Funds for projects are also not an issue for the cash-rich Piramals. As a policy, the real estate fund belonging to the listed Piramal Enterprises does not fund Piramal Realty projects. "That is because of corporate ethics," says Anand. The New York-based private equity firm Warburg Pincus invested $284 million in July 2015 for a minority stake. A month later, financial services giant Goldman Sachs invested another $150 million in what was the largest investment in India's real estate sector. "That shows the faith in our capabilities and our reputation as a group," says Anand, who is planning to buy more distressed assets in the real estate market.

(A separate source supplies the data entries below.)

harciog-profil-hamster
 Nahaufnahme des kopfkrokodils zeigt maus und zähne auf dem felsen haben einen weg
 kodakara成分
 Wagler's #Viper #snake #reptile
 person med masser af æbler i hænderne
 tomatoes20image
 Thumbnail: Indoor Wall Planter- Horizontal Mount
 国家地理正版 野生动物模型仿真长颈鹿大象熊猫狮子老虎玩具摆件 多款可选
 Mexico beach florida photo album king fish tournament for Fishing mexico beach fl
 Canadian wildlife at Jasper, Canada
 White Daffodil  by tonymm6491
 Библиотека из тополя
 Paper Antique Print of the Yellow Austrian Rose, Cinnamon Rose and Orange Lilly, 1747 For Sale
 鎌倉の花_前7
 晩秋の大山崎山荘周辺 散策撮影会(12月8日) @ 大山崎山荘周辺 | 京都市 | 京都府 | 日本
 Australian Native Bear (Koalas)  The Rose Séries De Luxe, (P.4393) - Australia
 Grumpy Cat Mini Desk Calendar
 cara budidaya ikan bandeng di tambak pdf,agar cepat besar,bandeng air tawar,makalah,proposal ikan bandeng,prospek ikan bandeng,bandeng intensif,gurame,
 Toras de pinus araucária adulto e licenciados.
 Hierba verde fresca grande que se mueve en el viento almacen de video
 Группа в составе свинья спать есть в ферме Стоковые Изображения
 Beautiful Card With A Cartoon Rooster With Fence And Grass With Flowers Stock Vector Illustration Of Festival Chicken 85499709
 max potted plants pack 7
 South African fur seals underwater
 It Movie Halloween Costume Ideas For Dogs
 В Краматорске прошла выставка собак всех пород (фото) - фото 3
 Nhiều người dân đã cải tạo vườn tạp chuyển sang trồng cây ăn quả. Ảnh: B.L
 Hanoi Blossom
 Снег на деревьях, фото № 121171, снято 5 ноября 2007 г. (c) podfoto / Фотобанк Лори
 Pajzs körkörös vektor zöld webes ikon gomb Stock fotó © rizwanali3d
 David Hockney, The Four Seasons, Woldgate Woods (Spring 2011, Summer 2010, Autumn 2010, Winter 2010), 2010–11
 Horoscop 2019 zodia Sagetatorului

"More consolidation will happen in the sector as many companies we approached earlier are coming back to us to sell at a lower price," says Anand. He wants to make Piramal Realty among the top three real estate companies in India by net asset value by 2020, the year his father hopes to take the group's net asset value to $20 billion from $9.5 billion at present. It seems the Piramal Group is on course to meet its target.